Glucagon-like peptide-1 (7–36) amide (GLP-1) is released from the gut as an incretin hormone to facilitate glucose-stimulated insulin secretion. The use of GLP-1 receptor agonists for the treatment of type 2 diabetes mellitus, however, is commonly associated with nausea and vomiting. Studies in rodents and ferrets have shown that GLP-1 containing neurons connect brainstem emetic centres with forebrain areas potentially involved in nausea and feeding. Previously, we identified the distribution of GLP-1 immunoreactive fibres and GLP-1 receptor immunoreactivity in the hypothalamus and brainstem of Suncus murinus. In anesthetized animals, subcutaneous (1 – 30 nmol/kg) and intracerebroventricular (0.3–3 nmol) administration of the GLP1 receptor agonist, exendin-4, reduced blood glucose levels dose-dependently. In conscious freely moving animals, exendin-4 induced emesis (P<0.01) with associated increases in c-fos expression in the amygdala (P<0.01), hypothalamus (P<0.01) and brainstem (P<0.001). The GLP-1 receptor antagonist, exendin (9-39) (30 nmol, i.c.v.), antagonized emesis induced by exendin-4, and also to the chemotherapeutic drug, cisplatin (30 mg/kg, i.p.; P<0.05).
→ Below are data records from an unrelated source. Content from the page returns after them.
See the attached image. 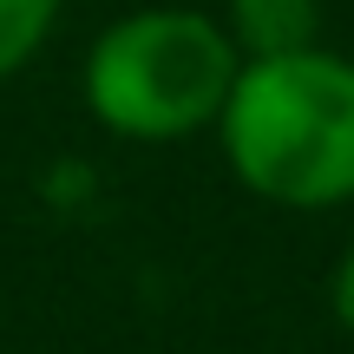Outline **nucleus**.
Segmentation results:
<instances>
[{
    "instance_id": "7ed1b4c3",
    "label": "nucleus",
    "mask_w": 354,
    "mask_h": 354,
    "mask_svg": "<svg viewBox=\"0 0 354 354\" xmlns=\"http://www.w3.org/2000/svg\"><path fill=\"white\" fill-rule=\"evenodd\" d=\"M223 26L243 59H282V53L322 46V0H230Z\"/></svg>"
},
{
    "instance_id": "f03ea898",
    "label": "nucleus",
    "mask_w": 354,
    "mask_h": 354,
    "mask_svg": "<svg viewBox=\"0 0 354 354\" xmlns=\"http://www.w3.org/2000/svg\"><path fill=\"white\" fill-rule=\"evenodd\" d=\"M243 53L197 7H145L112 20L86 53V105L105 131L138 145L197 138L236 92Z\"/></svg>"
},
{
    "instance_id": "f257e3e1",
    "label": "nucleus",
    "mask_w": 354,
    "mask_h": 354,
    "mask_svg": "<svg viewBox=\"0 0 354 354\" xmlns=\"http://www.w3.org/2000/svg\"><path fill=\"white\" fill-rule=\"evenodd\" d=\"M243 190L282 210L354 203V59L302 46L282 59H243L216 118Z\"/></svg>"
},
{
    "instance_id": "39448f33",
    "label": "nucleus",
    "mask_w": 354,
    "mask_h": 354,
    "mask_svg": "<svg viewBox=\"0 0 354 354\" xmlns=\"http://www.w3.org/2000/svg\"><path fill=\"white\" fill-rule=\"evenodd\" d=\"M335 322L354 335V250L342 256V269H335Z\"/></svg>"
},
{
    "instance_id": "20e7f679",
    "label": "nucleus",
    "mask_w": 354,
    "mask_h": 354,
    "mask_svg": "<svg viewBox=\"0 0 354 354\" xmlns=\"http://www.w3.org/2000/svg\"><path fill=\"white\" fill-rule=\"evenodd\" d=\"M53 20H59V0H0V79L46 46Z\"/></svg>"
}]
</instances>
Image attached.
In ferrets, exendin-4 over similar dose ranges also reduced blood glucose levels (threshold 30 nmol/kg; P<0.05) and induced emesis (10 nmol, i.c.v.; P<0.05). GLP-1 receptors appear to be important in emesis control and GLP-1 receptor antagonists may represent a novel class of anti-emetic. These studies were supported by the Research Grants Council of Hong Kong (CUHK 4739/09).